» Task prompt
For this exercise, retype the lines from the one that holds "Alternate Image 2" through the one that holds "Hai người xâm" in the records below, both included, exactly and without pictures.

***

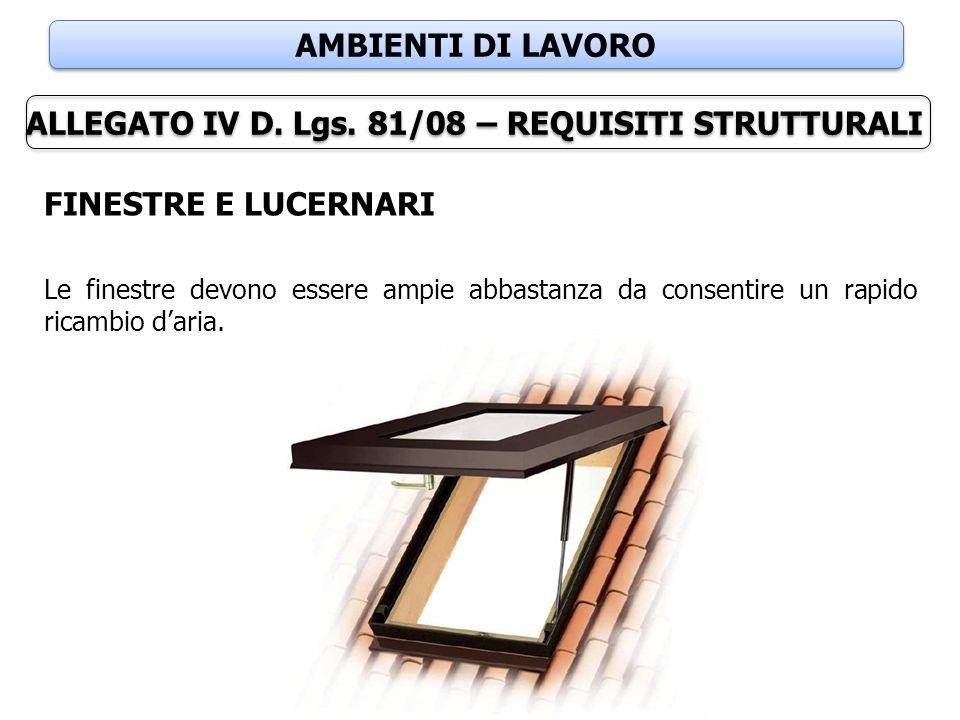 AMBIENTI DI LAVORO ALLEGATO IV D. Lgs. 81/08 – REQUISITI STRUTTURALI FINESTRE E LUCERNARI Le finestre devono essere ampie abbastanza da consentire un
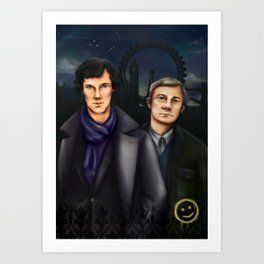 consulting detective. Art Print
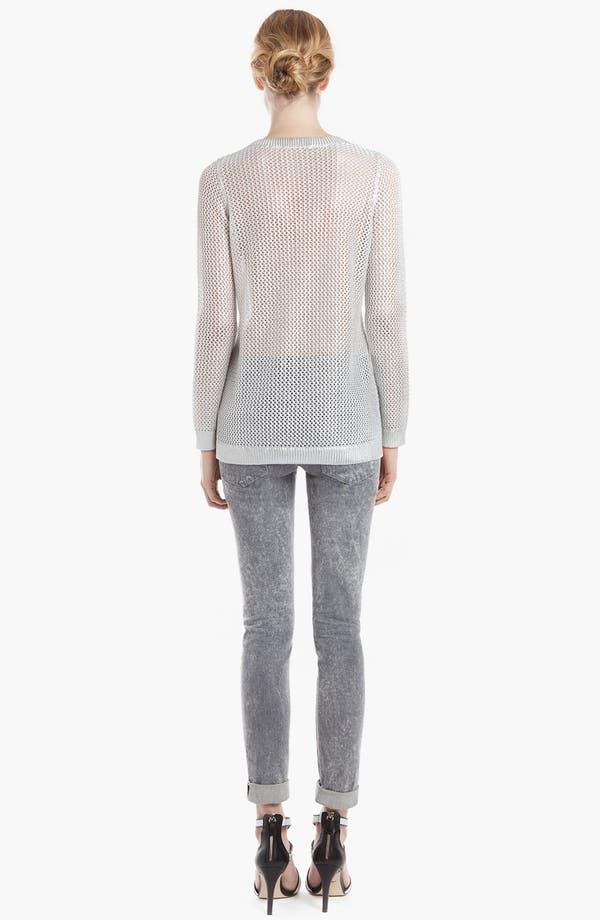 Alternate Image 2  - sandro 'Star Silver' Sheer Sweater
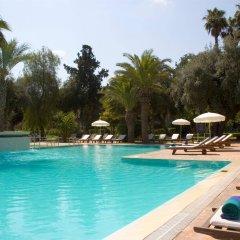 Отель Golden Tulip Farah Marrakech Марокко, Марракеш - 2 отзыва об отеле, цены и фото номеров - забронировать отель Golden Tulip Farah Marrakech онлайн бассейн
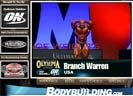 2010 IFBB Mr. Olympia Finals Top 15 Routines Webcast Replay!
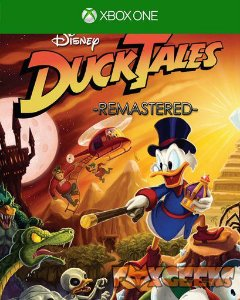 DuckTales: Remastered [Xbox One]
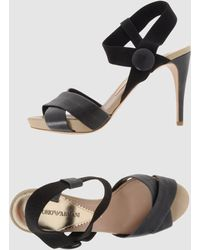 Emporio Armani Platform Sandals - Lyst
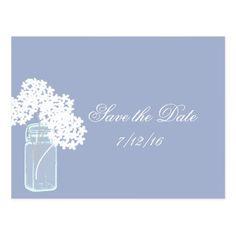 Mason Jar, White Hydrangea, Save the Date Postcard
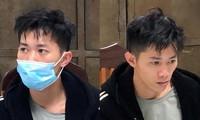 Hai người xâm hại, bạo hành bé gái 12 tuổi ở Hà Nội bị khởi tố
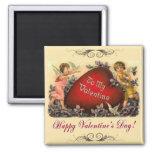 Saludo de la tarjeta del día de San Valentín Iman De Frigorífico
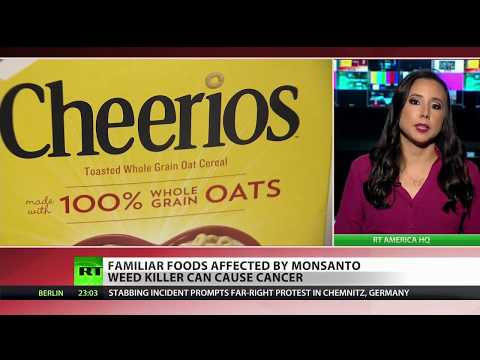 Monsanto Poison in Children's Cereal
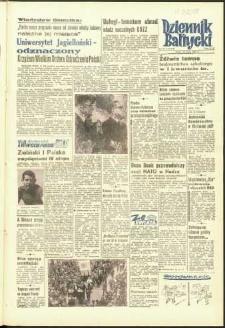 Dziennik Bałtycki, 1964, nr 112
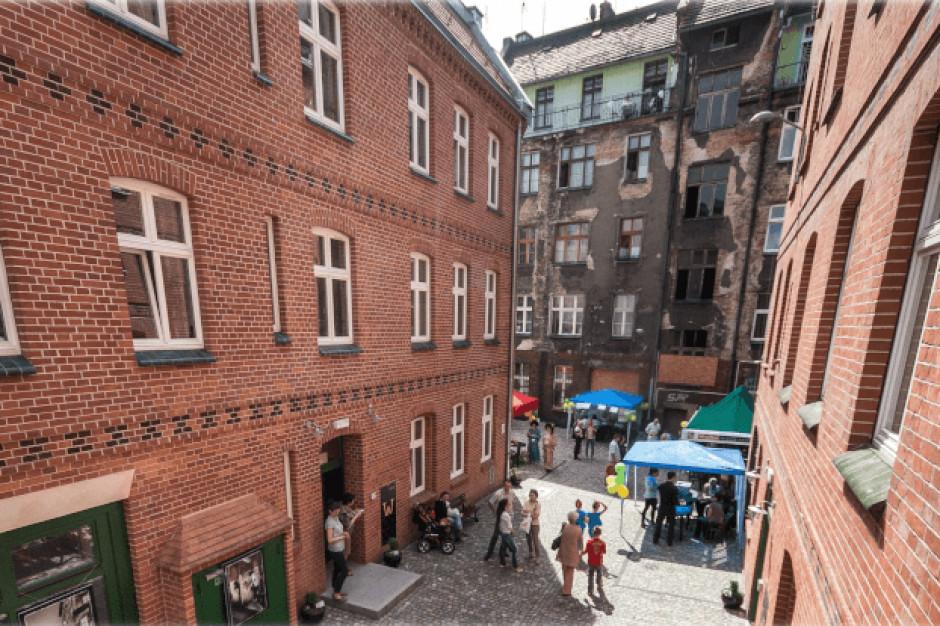 Wrocław: Stare osiedla na peryferiach miasta zostaną odnowione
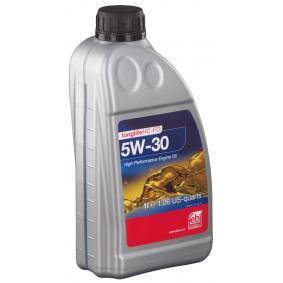 ILSAC GF-4 двигателно масло (101150) от FEBI BILSTEIN поръчайте евтино
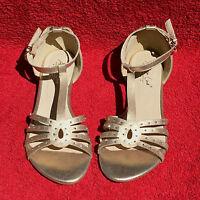 Goldene Andrea Conti Damen Sandalen NEU Strass Gold Sandalette Schuhe Gr. 41 NEU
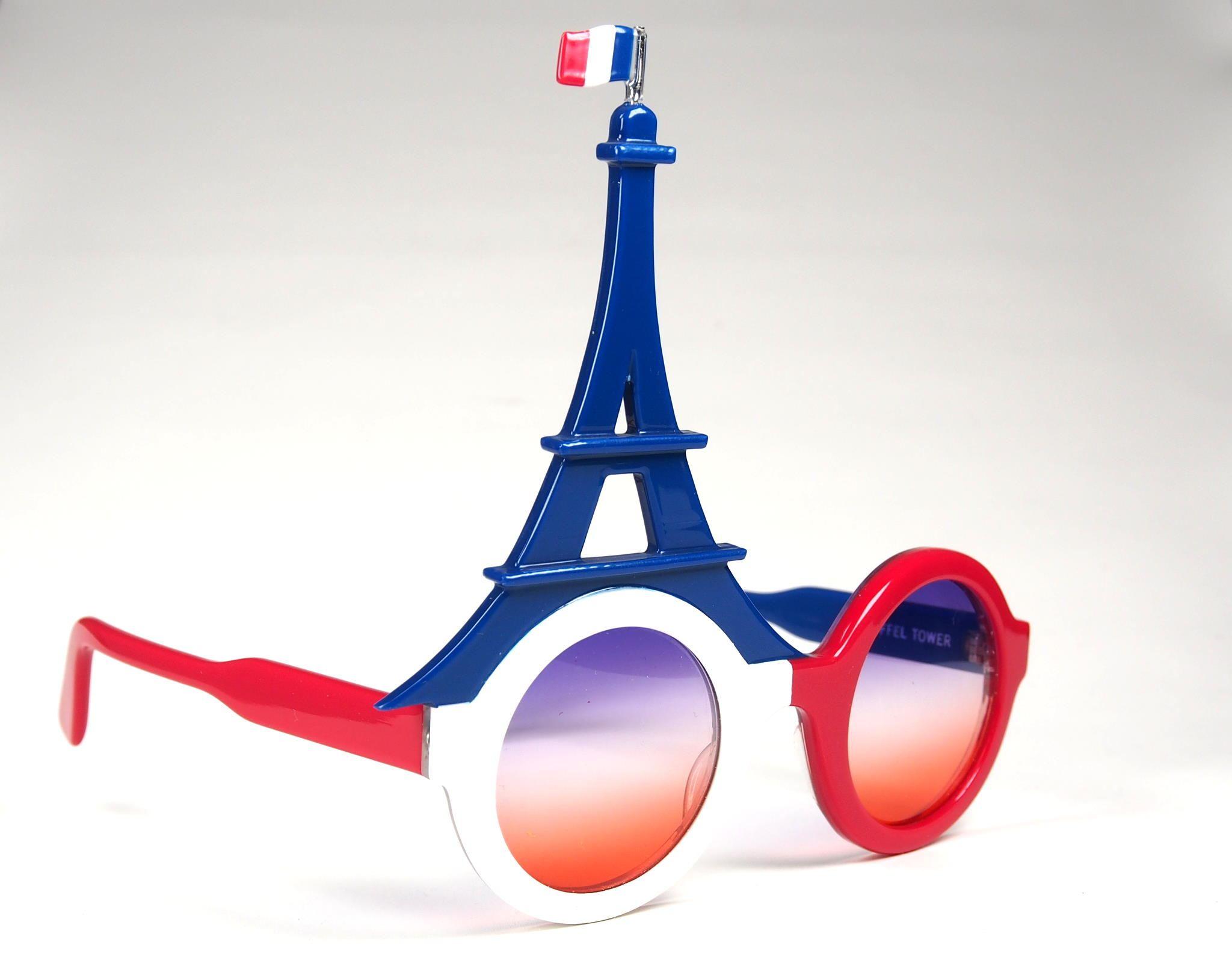 Anglo American Eyewear, Brille Mod. Eifel Tower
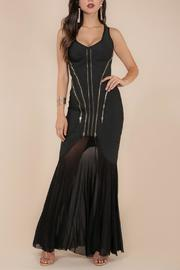 Wow Couture Wow Zipper Dress - Product Mini Image
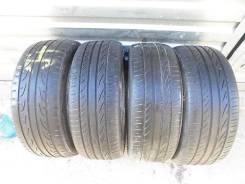 Hankook Ventus ME01 K114. Летние, 2011 год, износ: 20%, 4 шт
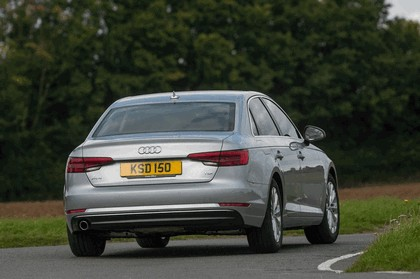 2015 Audi A4 2.0 TDI Ultra SE - UK version 12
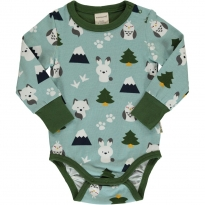 Maxomorra Winter World LS Body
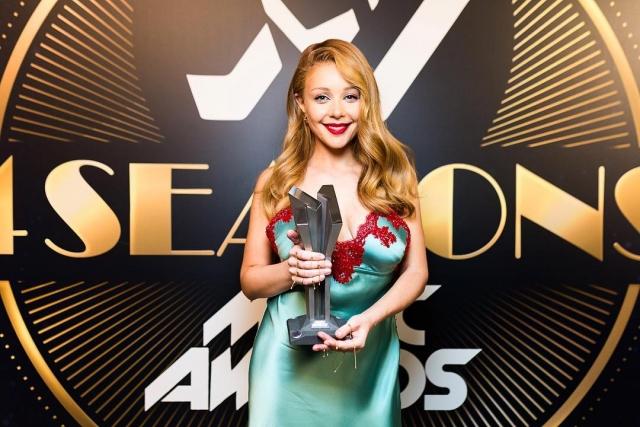 M1 Music Awards 2018: названы лучшие артисты года (5)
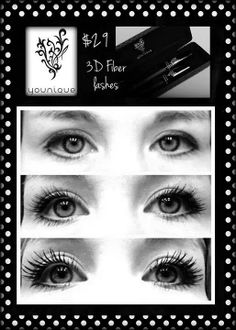 Three steps, three minutes. That's it. Younique's 3D Mascara will give you the lashes you never knew you had!   www.youniqueproducts.com/jjbland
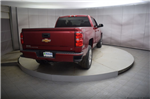 2018 Silverado 1500 Double Cab 4x4, Pickup #C181193 - photo 2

***

» Result
 Alternate Image 2  - sandro 'Star Silver' Sheer Sweater
 Отель Golden Tulip Farah Marrakech Марокко, Марракеш - 2 отзыва об отеле, цены и фото номеров - забронировать отель Golden Tulip Farah Marrakech онлайн бассейн
 2010 IFBB Mr. Olympia Finals Top 15 Routines Webcast Replay!
 DuckTales: Remastered [Xbox One]
 Emporio Armani Platform Sandals - Lyst
 Mason Jar, White Hydrangea, Save the Date Postcard
 Hai người xâm hại, bạo hành bé gái 12 tuổi ở Hà Nội bị khởi tố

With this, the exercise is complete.